Originally, Lipman was adamant about making every piece of glass with her own two hands, but as she has evolved from single-piece works to increasingly elaborate installations that involve 400 or more individual pieces and countless production techniques, she has learned to embrace the collaborative nature of her medium. Glass blowing is not a solitary pursuit (according to Lipman, it’s not uncommon to find yourself dependent upon the technical expertise of half a dozen people). And even the glass seems to have its own agenda. “Making sculpture can be a humiliating experience for me because you are always confronted with the fact that you are human,” she says.

 

 

And while she is the first to admit that she is not a master craftsman, this, she believes, is what ultimately sets her apart as an artist. The tension in her work, she is quick to point out, doesn’t come from its technical virtuosity but from the feeling of “Oh my God, it’s broken and it’s on the table.” Lipman doesn’t reject anything that she makes. “Basically, I’m a hack,” she says. “But I’m setting deliberate parameters so I don’t become too invested in the crafts process. I want it to be about the fragility of life and the inability to achieve perfection.”

* _Items_

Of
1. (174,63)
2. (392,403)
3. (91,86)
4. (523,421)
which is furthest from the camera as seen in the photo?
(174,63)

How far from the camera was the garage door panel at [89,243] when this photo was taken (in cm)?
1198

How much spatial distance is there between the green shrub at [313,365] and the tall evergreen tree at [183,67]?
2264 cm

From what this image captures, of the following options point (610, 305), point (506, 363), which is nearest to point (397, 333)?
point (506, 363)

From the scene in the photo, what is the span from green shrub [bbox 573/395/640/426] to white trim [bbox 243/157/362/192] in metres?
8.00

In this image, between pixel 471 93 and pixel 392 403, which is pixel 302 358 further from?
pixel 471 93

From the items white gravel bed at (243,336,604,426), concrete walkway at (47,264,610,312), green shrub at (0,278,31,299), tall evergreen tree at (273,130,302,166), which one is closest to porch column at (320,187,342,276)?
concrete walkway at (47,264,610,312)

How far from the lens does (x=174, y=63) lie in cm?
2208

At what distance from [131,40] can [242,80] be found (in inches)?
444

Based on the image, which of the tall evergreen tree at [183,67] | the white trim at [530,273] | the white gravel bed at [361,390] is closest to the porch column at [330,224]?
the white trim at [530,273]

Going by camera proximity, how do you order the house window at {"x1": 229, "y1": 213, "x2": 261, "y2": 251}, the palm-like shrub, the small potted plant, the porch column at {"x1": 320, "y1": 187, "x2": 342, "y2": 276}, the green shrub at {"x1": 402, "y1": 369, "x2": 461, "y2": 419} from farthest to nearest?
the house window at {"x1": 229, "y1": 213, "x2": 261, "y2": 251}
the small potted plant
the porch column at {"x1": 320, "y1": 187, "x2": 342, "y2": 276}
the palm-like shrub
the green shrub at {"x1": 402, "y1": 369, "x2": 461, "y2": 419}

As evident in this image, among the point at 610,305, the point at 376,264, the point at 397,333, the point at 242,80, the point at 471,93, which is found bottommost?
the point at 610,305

* _Written request_
Using the passage on Lipman's glasswork, answer these:
1. How many individual pieces can her more elaborate installations involve?
2. Whose technical expertise does she say a glass blower may depend on?
3. What does she want her work to be about?
The items are separate material and have no connection to the passage on Lipman's glasswork.

* _Response to the exercise_
1. 400 or more.
2. Half a dozen people.
3. The fragility of life and the inability to achieve perfection.